Well, it always depends on the map, but you need to look further afield than just the directly adjacent planets.  Often there are "pockets" of planets that are all connected heavily to each other, but only are connected out into the wider galaxy via 1-2 bottlenecks.  My early goal is looking for those bottlenecks, and on Realistic maps those tend to be there.  On hubs/grid maps, you're going to have to do a lot more gate-raiding, no question, and CPAs are going to hurt more.

The trick is to look out about 3 connections away from your home planet and see what sort of bottlenecks you might be able to create based on how the planets are set up.  Some planets are dead ends (which is great for your purposes), others are connected only or primarily to other planets you control, and others are places where it is easy to create your own bottleneck.

Generally I wind up with maybe a pocket of 10-12 planets in "my" area, with a bottleneck or three leading out.  I gate-raid any of those planets in my area that I can't / don't want to take (maybe half of them, depending), and then possibly even neuter those planets a bit (certainly taking out all train stations and special forces guard posts as I do the gate raids).  Then that's secure enough that I can just maintain light defenses against those "captive" AI planets in my area, and otherwise they pose little threat except possibly in the even of a CPA. I don't cherry pick maps for defensibility in any way, and I can pretty much always do that except on the hubs and grid maps.  Those usually require that you simply give in to having the AI raiding you all over the place, which is a different style of strategy in general, but still possible. :)

### Information
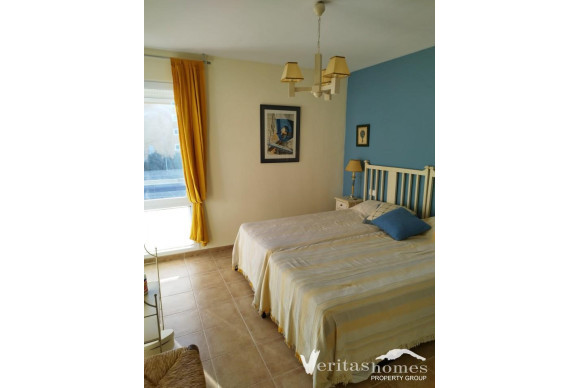 Herverkoop - Appartement  - Vera Playa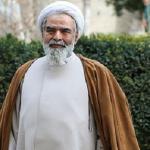 درگذشت حجت الاسلام و المسلمین روح الله حسینیان رئیس مرکز اسناد انقلاب اسلامی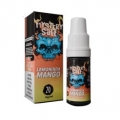 Liquid Mystery Salt - 10ml Lemoniada Mango 20mg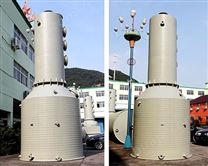 选择废气吸收塔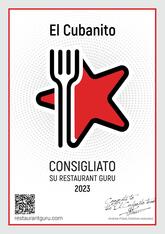 El Cubanito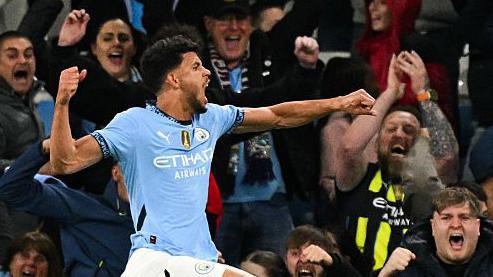 Manchester City's Champions League Dream: The New Premier League Trophy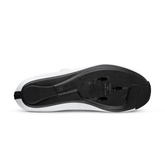 FIZIK TEMPO DECOS CARBON Cycling shoes (white-white)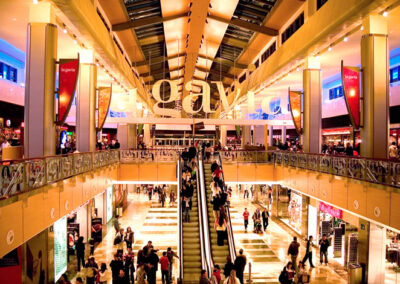 Centro Comercial La Gavia (Madrid)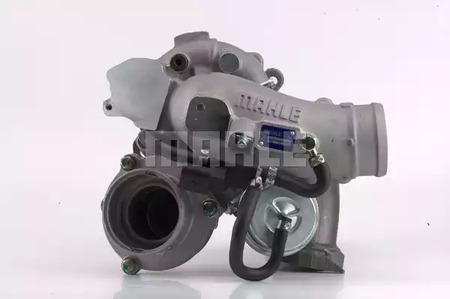 Mahle Original 030 TC 14638 000 Industriemotor Mahle Original 030 TC 14638 000 Industriemotor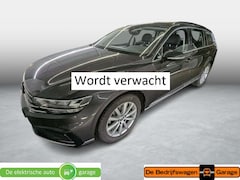 Volkswagen Passat Variant - 1.4 TSI PHEV GTE Business | wordt verwacht |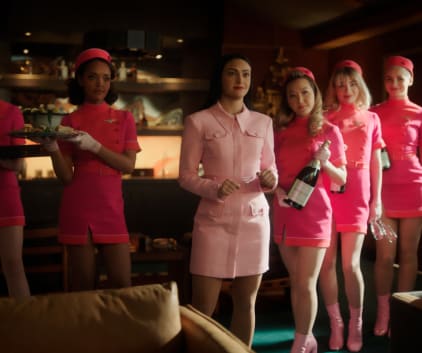 Riverdale Season 5 Episode 16 TV Fanatic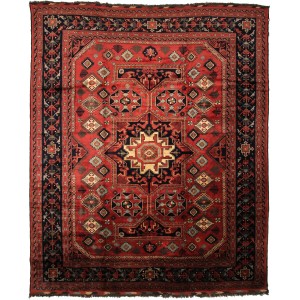 40925 Kazak Pakistani 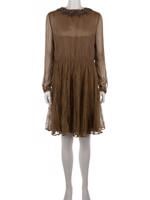 Bayan Yeşil VALENTINO ELBİSE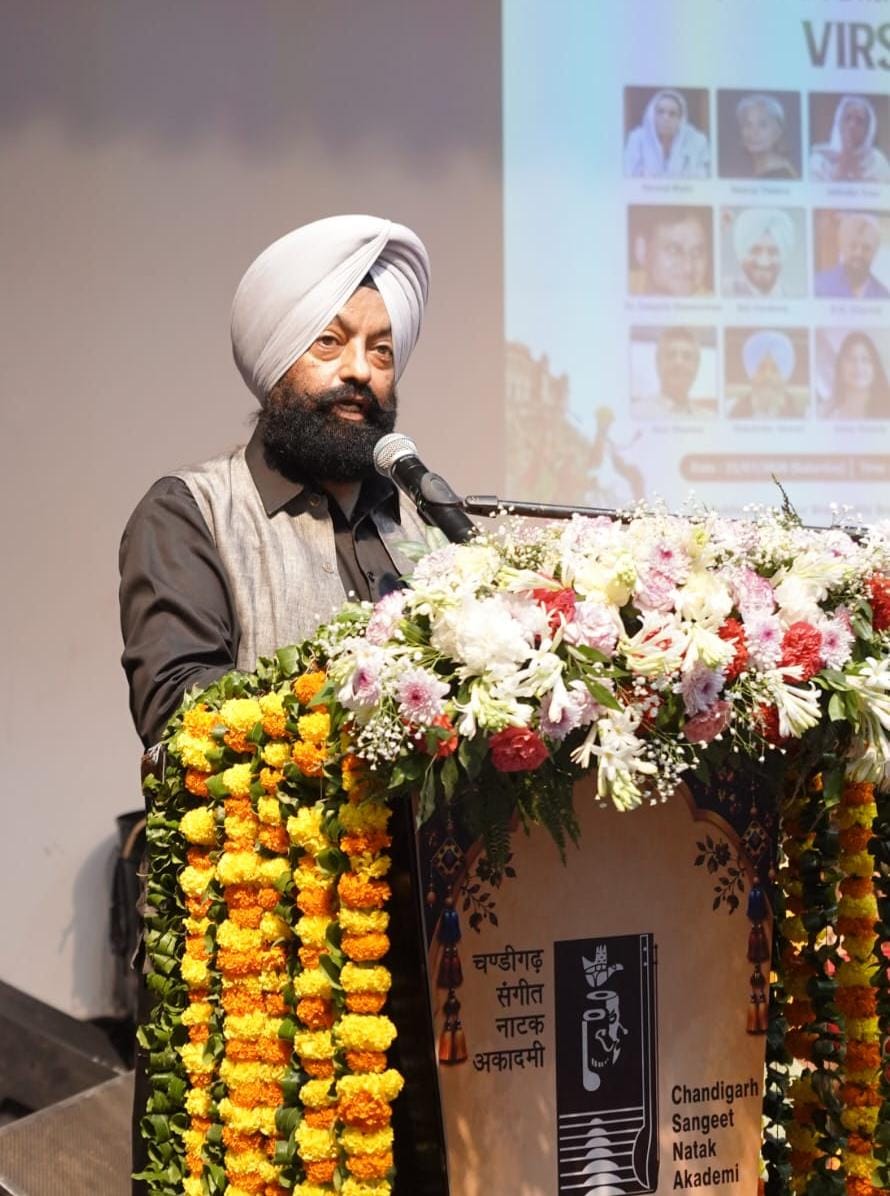 Bhattii Bhariwala✍️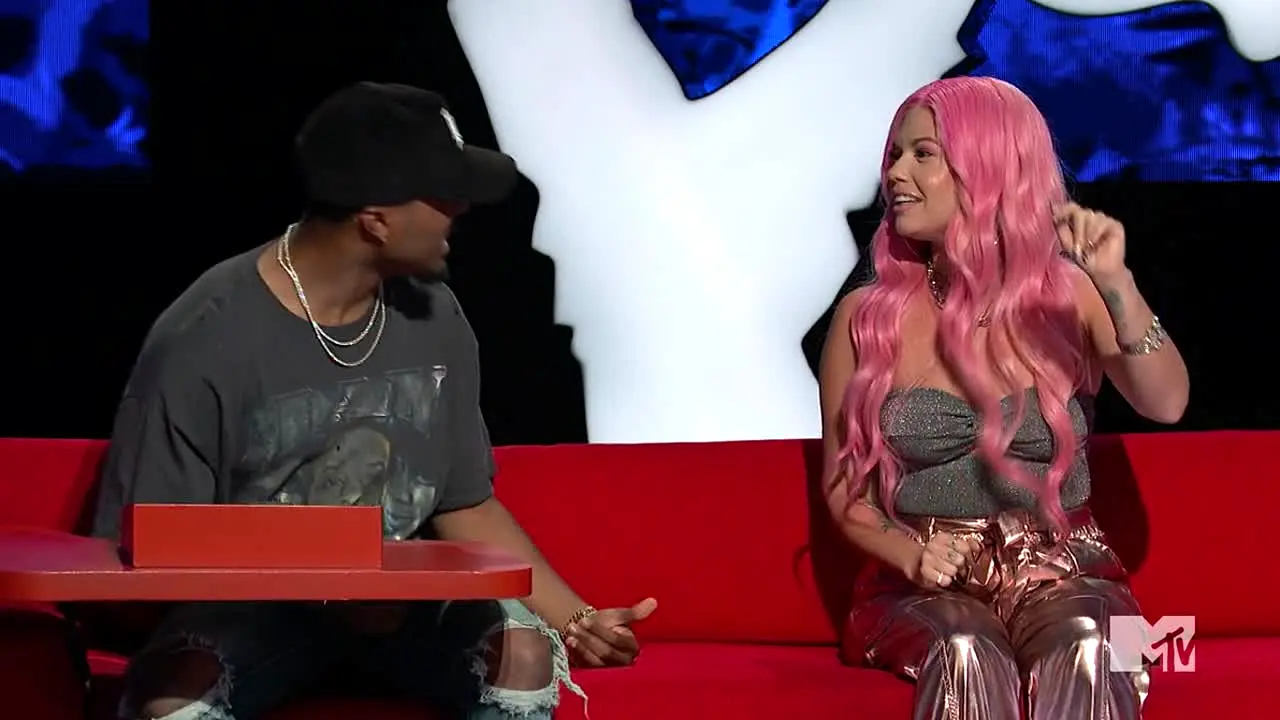 Ridiculousness live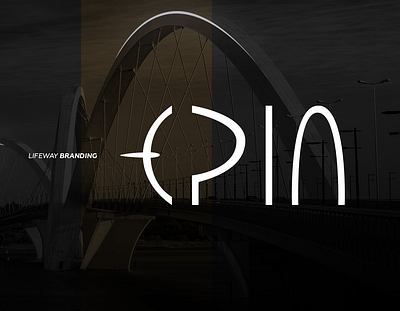 EPIA Lifeway - Branding agency branding branding brasília design gn grid illustration logo minimal typography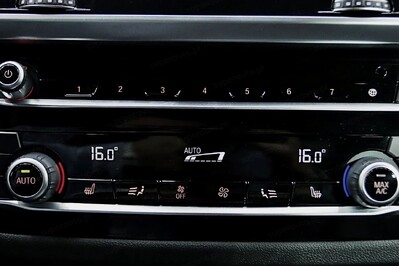 BMW X4 xDrive20i GPF M Sport sport-aut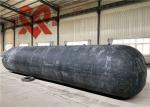 Sunken Ship Salvage Airbags Boat Airbags Buoyancy Inflatable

### What this task involves
Continue the strategy post about bottlenecks and planet pockets, picking up after its last sentence. The entries have nothing to do with the strategy post.

### Reply to the exercise
In short, I guess, either you are on a really unlucky seed, playing hubs/grid maps (not a good place to start as a beginner if you are defensive-minded), or you're not looking quite far enough afield in your current setup there to identify bottleneck points.  Or, quite potentially, you're wanting to be too completionist about kicking the AI 100% out of "your" area that would be behind the bottleneck.  

Sometimes you'll get lucky and you can have that region all to yourself, but more often than not there's a Mark IV or Mark III planet that is too hard to take at first, and then way too entrenched to take later on.  But those can be made almost entirely harmless, and if they get huge that can actually be to your benefit in the middle game as it is sucking up AI reinforcement points for little purpose.  Assuming you don't go sky-high with the AIP over time, then it doesn't even pose a CPA risk.  I rarely get to the point where the AI is even Mark III for waves and CPA, and I'm less conservative with AIP increases than some here.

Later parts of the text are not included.